_Exercise instructions_: Pull out each line of the records that contains the string "backrest", matching case exactly, and copy those lines.

##### Records shown #####

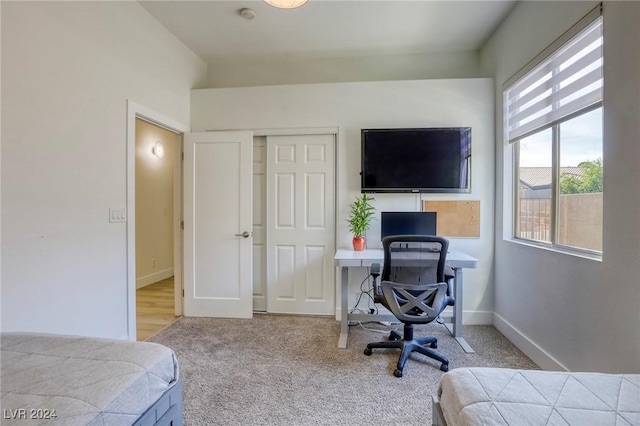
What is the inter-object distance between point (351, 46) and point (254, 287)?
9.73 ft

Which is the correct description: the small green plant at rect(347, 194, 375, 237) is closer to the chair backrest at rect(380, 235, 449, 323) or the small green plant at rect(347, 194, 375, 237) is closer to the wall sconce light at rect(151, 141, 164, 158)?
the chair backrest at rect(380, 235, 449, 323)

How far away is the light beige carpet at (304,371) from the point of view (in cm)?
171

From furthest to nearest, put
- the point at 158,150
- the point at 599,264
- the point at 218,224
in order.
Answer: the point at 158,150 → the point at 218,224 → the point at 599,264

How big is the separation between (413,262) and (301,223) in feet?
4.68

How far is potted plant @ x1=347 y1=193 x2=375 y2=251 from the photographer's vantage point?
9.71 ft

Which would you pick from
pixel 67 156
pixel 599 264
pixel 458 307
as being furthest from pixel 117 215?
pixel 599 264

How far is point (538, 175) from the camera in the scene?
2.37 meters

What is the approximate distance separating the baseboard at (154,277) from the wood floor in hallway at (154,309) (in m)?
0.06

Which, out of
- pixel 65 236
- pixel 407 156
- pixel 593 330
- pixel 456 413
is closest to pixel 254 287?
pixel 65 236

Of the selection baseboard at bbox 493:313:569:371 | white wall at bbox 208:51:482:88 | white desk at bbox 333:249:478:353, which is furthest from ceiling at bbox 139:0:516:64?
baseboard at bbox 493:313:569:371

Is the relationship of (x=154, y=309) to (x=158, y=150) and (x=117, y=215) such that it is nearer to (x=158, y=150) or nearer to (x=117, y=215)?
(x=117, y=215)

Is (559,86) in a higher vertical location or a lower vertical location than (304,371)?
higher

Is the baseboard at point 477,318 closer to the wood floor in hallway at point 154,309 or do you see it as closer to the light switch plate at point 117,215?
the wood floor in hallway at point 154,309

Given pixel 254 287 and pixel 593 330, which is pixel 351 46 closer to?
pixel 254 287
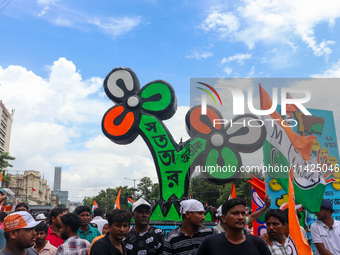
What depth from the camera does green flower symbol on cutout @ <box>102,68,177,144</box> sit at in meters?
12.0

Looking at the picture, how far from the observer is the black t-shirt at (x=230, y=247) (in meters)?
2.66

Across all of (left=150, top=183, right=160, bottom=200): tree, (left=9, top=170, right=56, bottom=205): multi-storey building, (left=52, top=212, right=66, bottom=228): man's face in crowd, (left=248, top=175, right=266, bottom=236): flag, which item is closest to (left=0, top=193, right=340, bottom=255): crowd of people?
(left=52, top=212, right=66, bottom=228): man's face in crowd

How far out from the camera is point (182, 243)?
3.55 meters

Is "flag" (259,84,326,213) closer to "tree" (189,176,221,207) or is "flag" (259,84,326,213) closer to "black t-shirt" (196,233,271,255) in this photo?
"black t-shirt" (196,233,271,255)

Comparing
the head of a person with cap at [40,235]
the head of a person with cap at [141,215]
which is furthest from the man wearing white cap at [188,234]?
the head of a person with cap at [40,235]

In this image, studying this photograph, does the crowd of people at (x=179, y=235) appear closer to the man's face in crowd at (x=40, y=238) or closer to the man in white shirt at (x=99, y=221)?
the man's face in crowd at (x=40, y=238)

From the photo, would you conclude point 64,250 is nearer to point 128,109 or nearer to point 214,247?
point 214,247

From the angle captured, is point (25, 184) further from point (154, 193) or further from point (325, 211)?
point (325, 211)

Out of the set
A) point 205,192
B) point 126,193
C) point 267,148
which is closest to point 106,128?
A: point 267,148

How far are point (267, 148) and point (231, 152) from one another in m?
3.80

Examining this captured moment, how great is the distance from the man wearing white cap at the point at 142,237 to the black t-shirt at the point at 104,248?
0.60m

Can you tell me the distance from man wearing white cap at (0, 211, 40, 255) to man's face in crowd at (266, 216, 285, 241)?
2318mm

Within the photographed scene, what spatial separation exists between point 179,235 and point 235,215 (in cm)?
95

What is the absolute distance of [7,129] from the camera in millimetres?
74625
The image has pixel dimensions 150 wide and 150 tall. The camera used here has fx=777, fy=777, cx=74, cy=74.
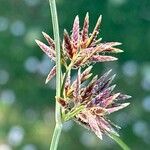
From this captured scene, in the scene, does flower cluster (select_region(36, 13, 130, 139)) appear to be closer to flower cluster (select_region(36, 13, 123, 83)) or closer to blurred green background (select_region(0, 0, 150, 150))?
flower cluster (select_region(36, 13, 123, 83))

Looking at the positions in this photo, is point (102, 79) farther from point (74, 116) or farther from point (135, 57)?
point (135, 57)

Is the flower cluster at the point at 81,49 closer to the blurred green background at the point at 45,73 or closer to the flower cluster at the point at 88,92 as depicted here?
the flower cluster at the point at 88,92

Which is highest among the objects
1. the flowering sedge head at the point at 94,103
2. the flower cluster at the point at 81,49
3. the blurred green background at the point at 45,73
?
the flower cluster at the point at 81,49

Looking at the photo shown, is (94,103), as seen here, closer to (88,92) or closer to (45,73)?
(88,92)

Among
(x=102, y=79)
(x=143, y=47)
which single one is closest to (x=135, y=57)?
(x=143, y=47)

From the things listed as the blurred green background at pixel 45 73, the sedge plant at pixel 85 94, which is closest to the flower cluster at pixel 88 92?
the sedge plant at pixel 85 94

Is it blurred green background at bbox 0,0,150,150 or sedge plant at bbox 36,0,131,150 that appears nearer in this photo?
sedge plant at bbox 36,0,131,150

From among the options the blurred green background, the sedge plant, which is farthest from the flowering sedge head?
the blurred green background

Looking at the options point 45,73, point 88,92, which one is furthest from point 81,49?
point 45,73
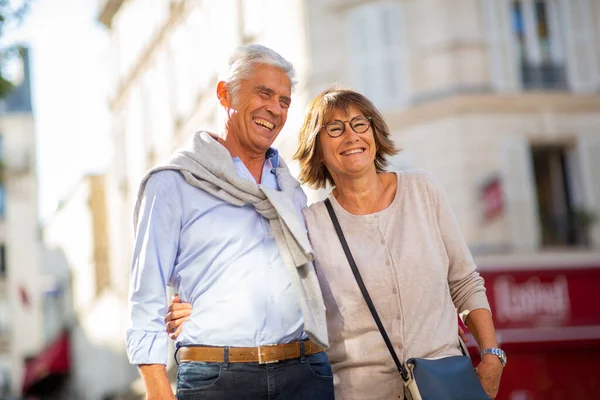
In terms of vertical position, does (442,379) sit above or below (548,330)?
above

#####
##### Records shown #####

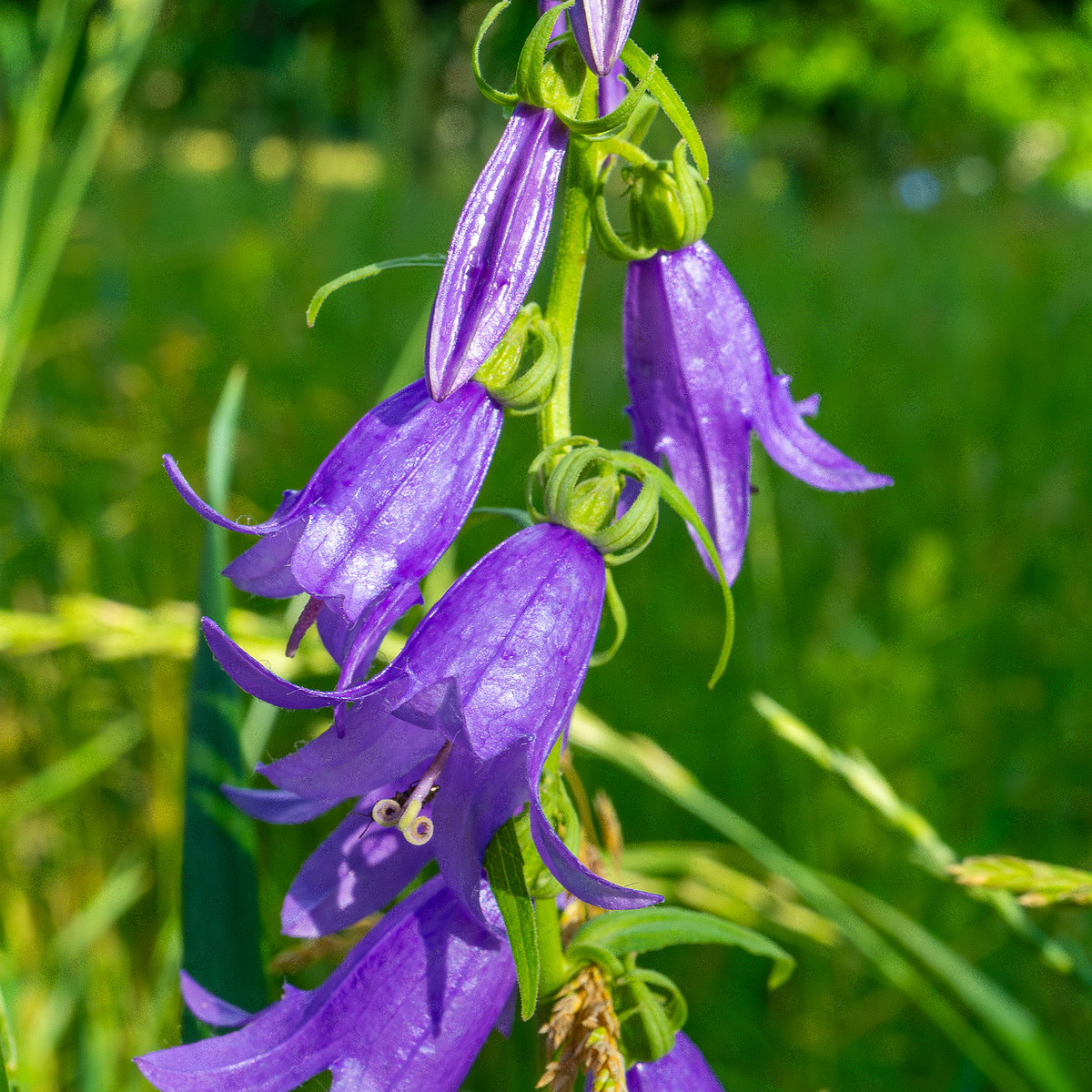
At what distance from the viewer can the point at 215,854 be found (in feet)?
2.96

#####

_Full answer_:
Which is the correct description: the small green plant at rect(347, 194, 375, 237) is closer to the chair backrest at rect(380, 235, 449, 323) or the small green plant at rect(347, 194, 375, 237) is closer to the wall sconce light at rect(151, 141, 164, 158)?
the chair backrest at rect(380, 235, 449, 323)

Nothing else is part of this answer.